Help us! Please help us!
We want to be your people
We want to see your Kingdom Come
We want to be a part of the solution
We want to be the change

We are strong, but we are frail
We can be wise, and we can be fools

You have promised your Spirit will guide us
In some real and supernatural way

Let us know that we are your beloved
In spite of what may tell us we are not

Let us become the people we were made to be
Let us inhabit the way of love
Use us to somehow bring goodness to this earth you created

Oh God help us leave the past behind
And move forward to You

Here we are
Help us
Lead us
Change us
Mold us
Make us

Something new
Something good
Something pure

Give us the strength to press on
Into Love

Oh God let us love
Oh God let us love
Oh God let us love

Tuesday, May 01, 2007

The margins

In my limited experience, the "General Hospital" is usually a place you don't want to go. It is certainly true of General Hospital here in San Francisco. It's on Potrero just a few blocks from our house, and it has this ominous feeling. Enormous brick buildings dominate the street for several minutes as you walk by. In the center of the brick buildings is a concrete building where I spent the day last Thursday. No, I didn't get hurt. I participated in a training for future chaplains at the hospital.

No one wants to go to General. You go there for two reasons: you were in a serious car accident or other traumatic incident that has put your body into a physical condition in which you need to be at a Trauma 1 facility, OR you need standard hospital care but can't go to another hospital (you have no insurance, are mentally ill, homeless, etc.) General takes anyone, which makes this particular hospital a gathering place for people truly on the margins. Some friends recently walked by and saw some mentally ill people in front of one of the brick buildings and thought, "That is where Jesus would be hanging out." Well, I'm certainly not Jesus but I am looking forward to spending more time at the hospital.
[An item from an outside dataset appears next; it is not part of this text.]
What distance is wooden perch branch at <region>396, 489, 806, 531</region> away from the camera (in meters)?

While sitting in hospital meeting rooms for hours upon hours and enjoying some truly disgusting and unhealthy hospital food, I dreamed about providing spiritual care for people who are truly on the margins of our society. At least in San Francisco, one does not need to be ordained as a minister to be a chaplain. For some of you reading this blog entry becoming a chaplain at a county or general hospital could be a real outlet for hopes of caring for people who are in lonely, poor and sick. I highly recommend at least thinking about it.